**Text:**
The Batch Mode characteristics shows little meaningful differences in CPU time between DOP 1 and DOP2. This is consistent with the plan not having the Parallelism Repartition Streams operator, which is usually the source of significant extra work in parallel plan. The Batch Mode plan does not show an explicit Bitmap operation at either DOP 1 or 2. It does indicate Bitmap filtering happens in the inner source access for both DOP 1 and 2.

Below is the elapsed time for the Hash Joins at DOP 1 and 2, again with separate color for when Batch Mode is active. To a large extent, the elapsed time is one-half the CPU time, indicating that the work is evenly split between the two worker threads and the time spend in single thread operations is minimal. In some cases, elapsed time might be as high as 60% of the CPU time, still good.

No alt text provided for this image

It might seem that row mode Bitmap filtering is too good to be reserved for parallel plans only. But here we have restricted parallelism for a plan with cost over 200. It is not a stretch to believe that a hash join that would benefit from Bitmap filtering should be a parallel plan, and the choice to only activate for parallel plans is a reasonable one. We note that there are situations in which a parallel plan is inhibited, the presence of a user defined function (UDF) for example. The correct response is to take extraordinary measures to ensure parallel plans are not inhibited. Furthermore, it is more important to not raise the Cost Threshold for Parallelism too high. CTFP higher than the default of 5 is recommended, just not too high.

The indications so far are that Batch mode is really great. But what is the threshold for activating batch mode? Can it be lowered?

Actual Cost - Loop and Hash Joins, DOP 1 & 2

Now that we have discussed serial and parallel (DOP 2 only) Hash joins for both row and batch mode, we can now see how these compare with Loop joins, also at DOP 1 and 2.

Below are CPU-ms for Loop join at DOP 1, and Hash joins at DOP 1 and 2. The Loop join, as mentioned earlier, does not have a parallel plan until there are more than 10K rows, which is at the extreme left of the chart horizontal axis.

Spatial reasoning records
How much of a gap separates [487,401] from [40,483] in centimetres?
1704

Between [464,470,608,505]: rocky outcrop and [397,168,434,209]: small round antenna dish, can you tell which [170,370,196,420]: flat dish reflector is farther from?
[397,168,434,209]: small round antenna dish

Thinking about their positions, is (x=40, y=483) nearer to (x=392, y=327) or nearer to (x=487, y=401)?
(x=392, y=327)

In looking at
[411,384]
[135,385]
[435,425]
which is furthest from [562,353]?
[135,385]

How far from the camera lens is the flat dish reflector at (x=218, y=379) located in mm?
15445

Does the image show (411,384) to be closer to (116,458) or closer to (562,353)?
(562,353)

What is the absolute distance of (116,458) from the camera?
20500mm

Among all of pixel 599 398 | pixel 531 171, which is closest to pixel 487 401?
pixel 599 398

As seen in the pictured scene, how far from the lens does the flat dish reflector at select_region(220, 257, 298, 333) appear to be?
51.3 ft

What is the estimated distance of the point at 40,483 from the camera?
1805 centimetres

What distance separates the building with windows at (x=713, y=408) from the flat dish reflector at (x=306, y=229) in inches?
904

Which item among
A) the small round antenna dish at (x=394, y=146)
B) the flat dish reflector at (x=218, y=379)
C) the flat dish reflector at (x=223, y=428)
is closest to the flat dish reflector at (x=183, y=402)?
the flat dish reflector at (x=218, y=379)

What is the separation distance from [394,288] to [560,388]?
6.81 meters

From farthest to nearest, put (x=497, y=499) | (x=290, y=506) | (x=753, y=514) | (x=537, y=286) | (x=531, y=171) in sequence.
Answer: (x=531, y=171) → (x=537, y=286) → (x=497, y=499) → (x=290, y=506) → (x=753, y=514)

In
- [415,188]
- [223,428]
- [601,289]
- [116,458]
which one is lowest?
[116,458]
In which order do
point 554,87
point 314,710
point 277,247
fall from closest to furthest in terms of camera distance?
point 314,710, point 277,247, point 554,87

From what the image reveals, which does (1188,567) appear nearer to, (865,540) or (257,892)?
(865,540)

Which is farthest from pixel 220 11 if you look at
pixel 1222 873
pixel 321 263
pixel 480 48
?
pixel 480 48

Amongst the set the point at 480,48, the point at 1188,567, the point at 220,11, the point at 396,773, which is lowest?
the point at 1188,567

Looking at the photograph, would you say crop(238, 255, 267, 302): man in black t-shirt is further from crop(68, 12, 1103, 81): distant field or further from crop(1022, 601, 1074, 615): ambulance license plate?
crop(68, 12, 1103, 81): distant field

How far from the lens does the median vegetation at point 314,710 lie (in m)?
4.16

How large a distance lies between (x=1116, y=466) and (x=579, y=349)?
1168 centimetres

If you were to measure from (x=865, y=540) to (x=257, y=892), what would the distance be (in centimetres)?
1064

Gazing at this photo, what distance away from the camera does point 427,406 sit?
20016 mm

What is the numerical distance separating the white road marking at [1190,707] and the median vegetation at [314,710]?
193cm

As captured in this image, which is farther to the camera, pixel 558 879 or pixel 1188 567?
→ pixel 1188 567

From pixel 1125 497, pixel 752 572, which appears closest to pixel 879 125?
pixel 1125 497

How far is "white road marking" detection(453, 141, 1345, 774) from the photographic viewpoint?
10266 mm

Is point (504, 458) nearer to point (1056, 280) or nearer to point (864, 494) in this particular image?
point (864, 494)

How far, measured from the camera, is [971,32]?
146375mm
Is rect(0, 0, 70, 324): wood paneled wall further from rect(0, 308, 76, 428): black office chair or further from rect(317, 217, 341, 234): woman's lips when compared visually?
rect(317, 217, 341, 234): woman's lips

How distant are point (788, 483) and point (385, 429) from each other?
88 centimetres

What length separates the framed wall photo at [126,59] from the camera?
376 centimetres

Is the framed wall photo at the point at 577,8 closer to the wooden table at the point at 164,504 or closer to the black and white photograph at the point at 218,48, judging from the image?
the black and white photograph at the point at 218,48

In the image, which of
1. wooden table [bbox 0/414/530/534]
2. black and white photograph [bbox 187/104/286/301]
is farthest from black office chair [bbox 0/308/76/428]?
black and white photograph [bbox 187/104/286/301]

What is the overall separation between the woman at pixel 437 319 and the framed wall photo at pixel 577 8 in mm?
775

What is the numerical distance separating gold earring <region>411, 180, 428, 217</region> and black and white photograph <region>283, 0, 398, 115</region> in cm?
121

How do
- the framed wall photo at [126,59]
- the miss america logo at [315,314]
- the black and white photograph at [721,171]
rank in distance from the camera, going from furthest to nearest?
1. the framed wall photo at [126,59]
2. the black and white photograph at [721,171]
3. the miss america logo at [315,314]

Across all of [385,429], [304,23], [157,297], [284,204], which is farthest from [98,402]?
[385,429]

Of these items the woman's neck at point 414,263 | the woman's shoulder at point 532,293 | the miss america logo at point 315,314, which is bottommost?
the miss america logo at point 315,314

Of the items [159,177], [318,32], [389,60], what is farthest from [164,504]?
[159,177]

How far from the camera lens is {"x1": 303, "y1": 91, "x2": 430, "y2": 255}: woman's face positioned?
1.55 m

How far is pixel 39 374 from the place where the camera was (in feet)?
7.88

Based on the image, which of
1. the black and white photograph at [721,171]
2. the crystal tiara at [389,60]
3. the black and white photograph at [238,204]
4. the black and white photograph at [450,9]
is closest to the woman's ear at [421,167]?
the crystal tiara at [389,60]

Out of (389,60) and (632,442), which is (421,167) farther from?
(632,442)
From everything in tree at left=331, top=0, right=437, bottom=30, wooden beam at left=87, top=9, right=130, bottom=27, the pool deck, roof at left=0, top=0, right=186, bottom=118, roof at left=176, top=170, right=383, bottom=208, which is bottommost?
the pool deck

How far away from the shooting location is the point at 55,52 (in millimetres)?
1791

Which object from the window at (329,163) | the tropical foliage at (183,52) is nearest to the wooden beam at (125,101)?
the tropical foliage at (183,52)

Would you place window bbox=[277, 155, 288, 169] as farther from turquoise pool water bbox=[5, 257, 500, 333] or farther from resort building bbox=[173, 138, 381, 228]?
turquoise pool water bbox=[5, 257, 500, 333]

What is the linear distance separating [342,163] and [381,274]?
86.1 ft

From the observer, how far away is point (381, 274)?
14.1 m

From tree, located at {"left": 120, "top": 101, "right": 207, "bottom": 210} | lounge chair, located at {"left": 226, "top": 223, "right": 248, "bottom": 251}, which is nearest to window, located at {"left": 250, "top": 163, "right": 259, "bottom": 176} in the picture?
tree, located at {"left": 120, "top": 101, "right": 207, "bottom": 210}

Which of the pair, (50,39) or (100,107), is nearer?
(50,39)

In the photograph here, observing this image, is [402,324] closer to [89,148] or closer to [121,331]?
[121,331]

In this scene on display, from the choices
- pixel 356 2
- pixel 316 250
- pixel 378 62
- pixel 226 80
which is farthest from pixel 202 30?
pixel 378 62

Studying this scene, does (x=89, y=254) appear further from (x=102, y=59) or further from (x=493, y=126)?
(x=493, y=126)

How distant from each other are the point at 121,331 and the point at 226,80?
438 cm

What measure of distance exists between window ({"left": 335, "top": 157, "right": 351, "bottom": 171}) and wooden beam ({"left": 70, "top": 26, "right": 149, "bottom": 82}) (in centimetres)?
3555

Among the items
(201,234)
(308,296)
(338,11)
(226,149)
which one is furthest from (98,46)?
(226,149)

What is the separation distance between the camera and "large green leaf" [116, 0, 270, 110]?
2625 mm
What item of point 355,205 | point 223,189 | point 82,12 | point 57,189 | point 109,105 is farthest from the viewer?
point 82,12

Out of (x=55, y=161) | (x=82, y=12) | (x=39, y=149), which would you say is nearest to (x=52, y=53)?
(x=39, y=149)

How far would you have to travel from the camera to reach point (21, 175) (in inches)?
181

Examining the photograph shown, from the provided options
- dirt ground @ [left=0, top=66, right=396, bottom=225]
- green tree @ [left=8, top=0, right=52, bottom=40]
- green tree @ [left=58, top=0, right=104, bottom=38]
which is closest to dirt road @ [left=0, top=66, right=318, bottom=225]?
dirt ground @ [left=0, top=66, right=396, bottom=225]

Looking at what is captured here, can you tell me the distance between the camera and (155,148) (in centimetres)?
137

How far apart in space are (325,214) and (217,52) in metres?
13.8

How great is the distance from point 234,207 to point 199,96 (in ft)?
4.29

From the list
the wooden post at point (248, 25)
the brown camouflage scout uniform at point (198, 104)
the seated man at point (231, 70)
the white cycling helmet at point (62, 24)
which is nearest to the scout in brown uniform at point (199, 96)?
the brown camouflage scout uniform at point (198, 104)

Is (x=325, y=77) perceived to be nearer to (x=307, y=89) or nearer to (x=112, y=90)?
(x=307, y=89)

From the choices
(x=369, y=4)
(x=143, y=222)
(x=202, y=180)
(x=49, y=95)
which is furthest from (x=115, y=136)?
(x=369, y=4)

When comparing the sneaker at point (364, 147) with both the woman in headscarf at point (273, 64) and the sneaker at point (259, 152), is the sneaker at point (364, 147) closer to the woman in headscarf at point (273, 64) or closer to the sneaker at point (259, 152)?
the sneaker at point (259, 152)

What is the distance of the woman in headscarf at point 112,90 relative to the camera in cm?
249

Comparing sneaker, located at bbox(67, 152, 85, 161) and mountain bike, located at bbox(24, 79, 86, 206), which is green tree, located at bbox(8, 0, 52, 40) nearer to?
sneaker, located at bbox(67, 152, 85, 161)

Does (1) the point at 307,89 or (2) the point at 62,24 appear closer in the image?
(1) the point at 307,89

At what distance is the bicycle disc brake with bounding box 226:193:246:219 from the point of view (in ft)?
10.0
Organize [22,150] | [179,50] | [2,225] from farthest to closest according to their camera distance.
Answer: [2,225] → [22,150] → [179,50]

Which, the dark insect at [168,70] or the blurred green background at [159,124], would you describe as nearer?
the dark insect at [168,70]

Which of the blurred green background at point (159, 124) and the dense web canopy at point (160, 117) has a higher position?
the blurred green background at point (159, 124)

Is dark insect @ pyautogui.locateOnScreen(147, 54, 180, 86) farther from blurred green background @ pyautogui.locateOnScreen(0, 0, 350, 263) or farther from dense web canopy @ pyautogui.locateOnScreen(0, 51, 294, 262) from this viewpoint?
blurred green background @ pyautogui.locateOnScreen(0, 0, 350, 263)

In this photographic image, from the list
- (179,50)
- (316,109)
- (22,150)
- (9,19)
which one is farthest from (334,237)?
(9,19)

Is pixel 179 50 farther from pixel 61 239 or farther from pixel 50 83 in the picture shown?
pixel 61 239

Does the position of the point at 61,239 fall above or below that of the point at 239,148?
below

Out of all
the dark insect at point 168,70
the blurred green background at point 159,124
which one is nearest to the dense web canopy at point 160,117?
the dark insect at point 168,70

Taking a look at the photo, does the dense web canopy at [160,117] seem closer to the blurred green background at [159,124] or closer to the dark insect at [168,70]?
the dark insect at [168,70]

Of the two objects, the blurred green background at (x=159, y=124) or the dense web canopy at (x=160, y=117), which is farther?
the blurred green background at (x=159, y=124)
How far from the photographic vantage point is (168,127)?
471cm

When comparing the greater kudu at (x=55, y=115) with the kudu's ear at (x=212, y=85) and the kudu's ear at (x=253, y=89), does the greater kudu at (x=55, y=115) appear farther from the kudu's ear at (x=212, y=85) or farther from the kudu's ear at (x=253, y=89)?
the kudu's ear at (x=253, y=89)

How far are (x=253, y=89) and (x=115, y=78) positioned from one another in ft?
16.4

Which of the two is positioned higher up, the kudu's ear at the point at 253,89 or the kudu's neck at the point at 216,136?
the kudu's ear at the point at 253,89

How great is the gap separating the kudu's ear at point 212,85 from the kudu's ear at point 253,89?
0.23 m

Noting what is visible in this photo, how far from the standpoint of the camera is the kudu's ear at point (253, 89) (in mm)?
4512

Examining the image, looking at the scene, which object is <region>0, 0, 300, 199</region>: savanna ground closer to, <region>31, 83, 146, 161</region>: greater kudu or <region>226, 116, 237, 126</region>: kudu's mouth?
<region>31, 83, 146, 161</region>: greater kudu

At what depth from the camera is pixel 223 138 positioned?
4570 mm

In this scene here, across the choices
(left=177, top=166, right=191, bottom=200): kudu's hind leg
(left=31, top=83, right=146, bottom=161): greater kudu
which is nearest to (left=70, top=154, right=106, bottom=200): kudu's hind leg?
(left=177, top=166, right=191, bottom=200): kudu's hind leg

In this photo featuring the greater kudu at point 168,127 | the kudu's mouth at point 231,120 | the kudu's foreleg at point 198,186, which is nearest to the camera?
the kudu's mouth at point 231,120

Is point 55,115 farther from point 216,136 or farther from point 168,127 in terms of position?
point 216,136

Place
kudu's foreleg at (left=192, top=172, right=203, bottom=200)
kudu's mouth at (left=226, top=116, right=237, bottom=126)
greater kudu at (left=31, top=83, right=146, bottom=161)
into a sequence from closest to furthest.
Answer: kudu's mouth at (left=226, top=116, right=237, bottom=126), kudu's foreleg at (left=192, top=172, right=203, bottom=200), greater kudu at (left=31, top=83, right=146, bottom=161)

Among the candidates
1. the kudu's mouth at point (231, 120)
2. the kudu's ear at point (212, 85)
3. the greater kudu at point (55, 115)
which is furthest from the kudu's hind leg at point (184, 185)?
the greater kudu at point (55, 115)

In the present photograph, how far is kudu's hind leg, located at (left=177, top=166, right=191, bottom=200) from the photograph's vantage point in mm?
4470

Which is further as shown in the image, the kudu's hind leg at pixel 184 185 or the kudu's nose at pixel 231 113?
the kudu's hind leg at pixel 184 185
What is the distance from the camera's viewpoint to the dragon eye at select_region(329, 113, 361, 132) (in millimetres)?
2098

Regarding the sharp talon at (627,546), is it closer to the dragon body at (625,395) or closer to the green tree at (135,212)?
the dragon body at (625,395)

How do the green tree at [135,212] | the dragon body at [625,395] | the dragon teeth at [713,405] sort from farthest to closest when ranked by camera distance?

**Requirement A:**
Answer these questions from the text on hash and loop join costs:
(i) Which operator does the text say is usually the source of significant extra work in a parallel plan?
(ii) What is the default Cost Threshold for Parallelism?
(iii) How many rows must there be before the Loop join gets a parallel plan?
**Requirement B:** Resume the text on hash and loop join costs, starting after its final sentence.
None of the records have any bearing on this.

**Final answer A:**
(i) The Parallelism Repartition Streams operator.
(ii) 5.
(iii) More than 10K rows.

**Final answer B:**
No alt text provided for this image

We can see that there is some level of overhead for the parallel loop join actual CPU time at higher row counts, visible with gap from 400K rows. The difference can be 10%

Below is elapsed time in milli-seconds for Loop, and Hash (Row and Batch) joins at DOP 1 and 2.

No alt text provided for this image

As discussed for DOP1, the Hash join in Batch mode only becomes quicker to execute at over about 730K rows. This is in contrast to the Plan cost cross-over at around 112K rows. At DOP 2 the Batch mode hash join runs faster than the loop join at over 640K rows while the plan cross-over about the same as for DOP 1.

Parallel Loop Join

Additional discussion on the parallel loop actual cost is warranted. As mentioned earlier, Loop Join plan costs has been covered in a separate article,?Loop Join. In brief, the loop join first shows a parallel plan at around 10,241 rows with plan cost 32.46725 for DOP 2. The serial (DOP 1) plan cost is 32.4689 for a difference in plan cost 0.00169 or 1 part in nineteen thousand. The SQL Server Cost Threshold for Parallelism has not been changed from default of 5. SQL Server will choose a parallel if there is any difference in plan cost?

The data point in the charts of the previous section with a parallel plan for the Loop join occurs at 16,384 rows. There is no meaningful difference in either CPU or elapsed time between DOP 1 and 2. Below is the actual plan with runtime for 16,385 rows. The query runtime shown is 30ms. The average of multiple runs without plan is 26.987ms.

No alt text provided for this image

Below is the actual rows per threads at DOP 2 for 16K rows. Obviously, to get parallelism gain, we actually have to have work divided among threads.

No alt text provided for this image

Below is the actual rows per threads at DOP 2 for 32K rows. At 64K rows, the split is 28,288 and 37,249.

No alt text provided for this image

It is puzzling why SQL Server is having difficulty is getting a somewhat even split in this case. The Query Optimizer compile process knows through data distribution statistics the expected number of rows. It knows how many pages of the nonclustered index must read for the index seek, shown below.

No alt text provided for this image

The index in question has 449 rows per page, so 16385 rows requires 36.49 pages. That is how it knew to calculate the I/O cost as 0.003125 for the first page and 0.00074074 for each subsequent page to total 0.0294163.

One reasonable strategy for DOP 2 might then be for the first thread to take the first 19 nineteen pages matching the SARG and the second thread take the remaining pages.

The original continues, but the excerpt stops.